Nel ASA hat am vergangenen Freitag eine Rahmenvereinbarung mit Hydrasun geschlossen, um eine eigene Montage- und Integrationskapazität für die MC-Series-PEM-Elektrolyseur-Plattform aufzubauen. Neue Details zu dem Deal zeigen nun, wie konkret das Vorhaben in Aberdeen bereits ausgestaltet ist – und wie zurückhaltend Nel bei den finanziellen Eckdaten bleibt.
Aberdeen als europäischer Brückenkopf
Nach der Vereinbarung soll Hydrasun künftig Balance-of-Plant-Systeme beschaffen, integrieren und fertigen, während die eigentliche Stack-Produktion in Wallingford, Connecticut, verbleibt. Der Ausbau der europäischen Montage- und Integrationskapazität konzentriert sich auf den Standort Aberdeen in Schottland.
Reuters berichtete unter Berufung auf die gemeinsame Unternehmensmitteilung, dass die Modernisierung des Standorts durch den schottischen Just Transition Fund unterstützt wird. Demnach könnten durch das Vorhaben bis zu zwölf neue Arbeitsplätze entstehen, während elf bestehende Stellen gesichert würden.
Diese Größenordnung mag auf den ersten Blick klein wirken, doch sie liefert einen konkreten Anhaltspunkt für das Ausmaß der Investition – ein Detail, das in der ursprünglichen Ankündigung noch fehlte.
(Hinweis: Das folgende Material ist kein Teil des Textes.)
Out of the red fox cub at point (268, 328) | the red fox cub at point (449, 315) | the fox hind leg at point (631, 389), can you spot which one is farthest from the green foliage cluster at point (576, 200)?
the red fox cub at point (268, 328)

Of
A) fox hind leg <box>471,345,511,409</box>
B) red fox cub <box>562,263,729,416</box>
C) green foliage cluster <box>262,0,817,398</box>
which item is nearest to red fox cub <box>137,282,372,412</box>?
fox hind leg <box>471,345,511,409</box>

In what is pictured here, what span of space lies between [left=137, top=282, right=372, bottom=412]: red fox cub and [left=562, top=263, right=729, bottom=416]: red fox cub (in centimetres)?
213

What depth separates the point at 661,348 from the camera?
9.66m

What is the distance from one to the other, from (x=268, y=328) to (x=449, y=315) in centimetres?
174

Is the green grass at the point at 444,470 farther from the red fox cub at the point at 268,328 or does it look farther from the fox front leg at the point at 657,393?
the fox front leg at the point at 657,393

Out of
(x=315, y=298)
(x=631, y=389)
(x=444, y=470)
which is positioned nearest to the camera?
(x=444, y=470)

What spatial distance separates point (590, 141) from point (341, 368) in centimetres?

Die Einbindung eines staatlichen Förderfonds signalisiert zudem, dass die schottische Wirtschaftspolitik den Ausbau der Wasserstoff-Infrastruktur aktiv begleitet, was dem Projekt eine gewisse politische Rückendeckung verleiht.
Deal-Wert bleibt unbeziffert
Trotz der zusätzlichen Details zum Standort und zur Beschäftigungswirkung fehlen weiterhin zentrale finanzielle Angaben. Weder ein konkreter Auftragswert noch die Größenordnung des Vorhabens in Euro oder Dollar wurden in der Mitteilung genannt.
Medienberichten zufolge wurde die Vereinbarung zwar als strategischer Schritt zur Erweiterung der europäischen Integrationskapazität eingeordnet, eine separate Ad-hoc-Meldung mit belastbaren Zahlen blieb jedoch aus.
Für Anleger bedeutet das: Die Nachricht liefert strategische Substanz, aber noch keine Blaupause für die Umsatzwirkung. Ob aus der Rahmenvereinbarung tatsächlich signifikante Aufträge für Nel erwachsen, dürfte sich erst in kommenden Quartalen zeigen.
Kursreaktion bleibt verhalten
Die Aktie honoriert die zusätzlichen Details bislang kaum. Zum Schluss des Freitagshandels notierte das Papier bei 0,1950 Euro, ein Plus von 0,4 Prozent auf Tagessicht.
Über die vergangenen 30 Tage hat der Kurs jedoch 5,8 Prozent verloren und liegt mit 47 Prozent Abstand deutlich unter dem 52-Wochen-Hoch von 0,3655 Euro. Auch der Abstand zum 200-Tage-Durchschnitt von 8,5 Prozent im Minus zeigt, dass sich der mittelfristige Trend bislang nicht gedreht hat.
Der Hydrasun-Deal liefert damit zwar konkretere Konturen für den geplanten Kapazitätsausbau in Europa, ändert aber wenig an der grundsätzlichen Skepsis des Marktes gegenüber Nels kurzfristiger Ertragslage. Solange konkrete Auftragsvolumina fehlen, dürfte die Aktie in ihrer bisherigen Handelsspanne verharren.